An introduction to the techniques used to prepare, integrate, manage and visualise complex data using modern software environments. Essential to students needing to manage data in science, business, or humanities.
Data Science skills are in increasing demand in both industry and academia. Being able to effectively and safely manipulate and model data will be a key strategic advantage for future employment. COMP 120 introduces the fundamental concepts of data science to students through practical use of the industry-standard software environment R. You will learn how to program in R, how to effectively manage and manipulate data in R, and be exposed to the "round trip" of data science (Import, Tidy, Transform, Visualise, Model, and Communicate).
Upon completion of COMP 120, you will be well-equipped to embark on your own data acquisition and management in R, as well as be excellently-prepared for other papers that use R for analysis and modelling.
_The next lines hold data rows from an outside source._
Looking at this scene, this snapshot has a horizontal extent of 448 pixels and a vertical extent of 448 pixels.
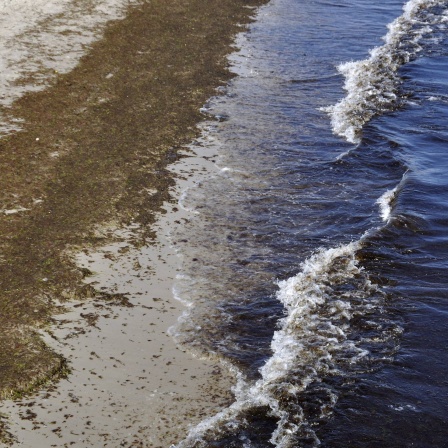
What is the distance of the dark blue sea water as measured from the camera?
845cm

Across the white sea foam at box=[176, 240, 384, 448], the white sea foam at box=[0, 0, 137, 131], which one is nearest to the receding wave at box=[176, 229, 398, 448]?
the white sea foam at box=[176, 240, 384, 448]

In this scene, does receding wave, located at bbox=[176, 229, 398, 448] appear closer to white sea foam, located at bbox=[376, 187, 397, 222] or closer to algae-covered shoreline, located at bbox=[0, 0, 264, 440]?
white sea foam, located at bbox=[376, 187, 397, 222]

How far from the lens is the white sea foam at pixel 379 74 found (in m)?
16.7

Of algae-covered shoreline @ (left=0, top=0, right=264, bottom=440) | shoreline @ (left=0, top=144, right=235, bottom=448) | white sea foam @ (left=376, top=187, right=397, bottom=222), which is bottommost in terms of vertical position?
white sea foam @ (left=376, top=187, right=397, bottom=222)

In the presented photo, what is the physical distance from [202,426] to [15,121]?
7697 millimetres

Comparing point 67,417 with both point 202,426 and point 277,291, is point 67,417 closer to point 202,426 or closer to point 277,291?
point 202,426

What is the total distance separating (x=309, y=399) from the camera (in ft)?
27.8

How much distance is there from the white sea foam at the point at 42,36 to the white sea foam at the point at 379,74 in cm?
583

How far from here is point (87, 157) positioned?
12.9m

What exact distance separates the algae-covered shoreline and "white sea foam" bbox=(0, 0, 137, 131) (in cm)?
32

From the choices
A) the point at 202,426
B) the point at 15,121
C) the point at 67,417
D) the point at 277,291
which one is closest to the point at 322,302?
the point at 277,291

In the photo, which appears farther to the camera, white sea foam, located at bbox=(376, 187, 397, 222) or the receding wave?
white sea foam, located at bbox=(376, 187, 397, 222)

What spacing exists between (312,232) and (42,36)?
360 inches

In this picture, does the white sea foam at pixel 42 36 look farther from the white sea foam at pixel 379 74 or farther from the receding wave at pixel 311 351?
the receding wave at pixel 311 351
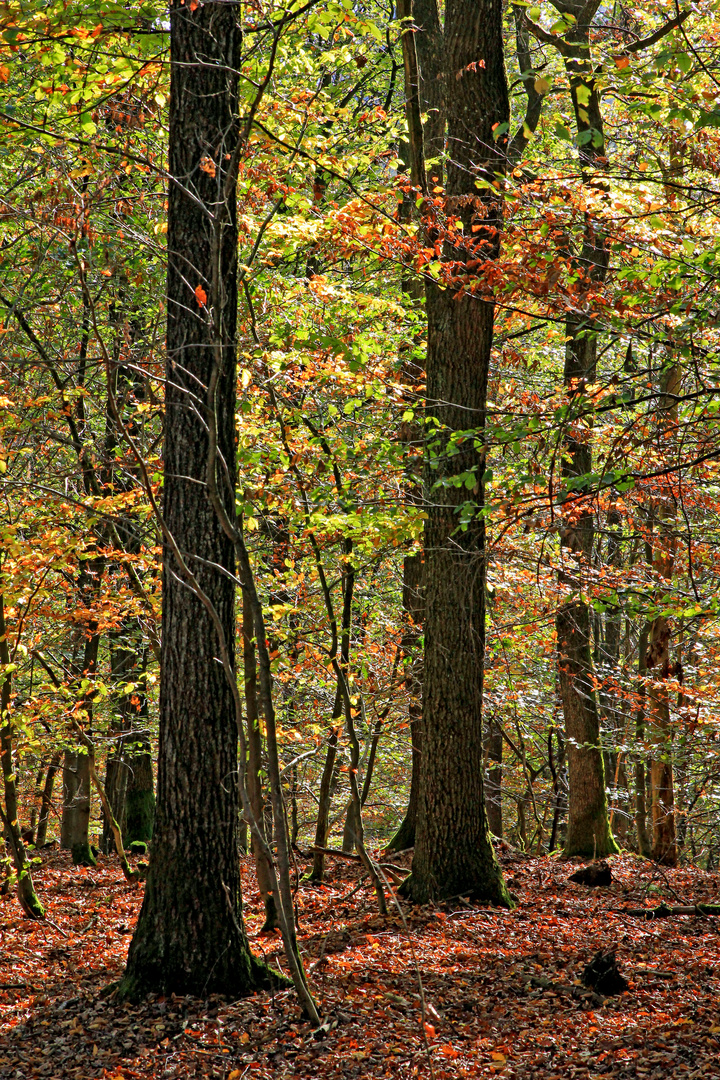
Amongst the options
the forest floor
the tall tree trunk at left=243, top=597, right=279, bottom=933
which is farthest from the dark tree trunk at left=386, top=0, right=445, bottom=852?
the tall tree trunk at left=243, top=597, right=279, bottom=933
Paper title | Practical Data Science |
---|---|
Paper code | COMP120 |
Subject | Computer and Information Science |
EFTS | 0.15 |
Points | 18 points |
Teaching period(s) | Semester 1
(On campus)
Semester 2 (On campus) |
Domestic Tuition Fees (NZD) | $1,141.35 |
International Tuition Fees | Tuition Fees for international students are elsewhere on this website. |
- Schedule C
- Arts and Music, Commerce, Science
- Contact
Associate Professor Tony Savarimuthu
Department of Information Science
tony.savarimuthu@otago.ac.nz- Teaching staff
Associate Professor Tony Savarimuthu
Department of Information Science- Paper Structure
This paper covers the following key themes:
- Introduction to programming in R and RStudio
- Importing and tidying data in R ("Data Wrangling")
- Plotting and visualising data in R
- Data aggregation and summarisation in R
- Semi-structured data manipulation using Web Scraping as an example
- Building models in R
Note that the modelling aspect in this paper introduces the framework through which models are built in R, and is not intended as a substitute for other modelling papers.
- Teaching Arrangements
2 x one-hour lectures per week
1 x two-hour lab per week
- Textbooks
Wickham and Grolemund, R for Data Science O’Reilly, 2016 (available online)
- Course outline
- Graduate Attributes Emphasised
- Communication, Information literacy, Research.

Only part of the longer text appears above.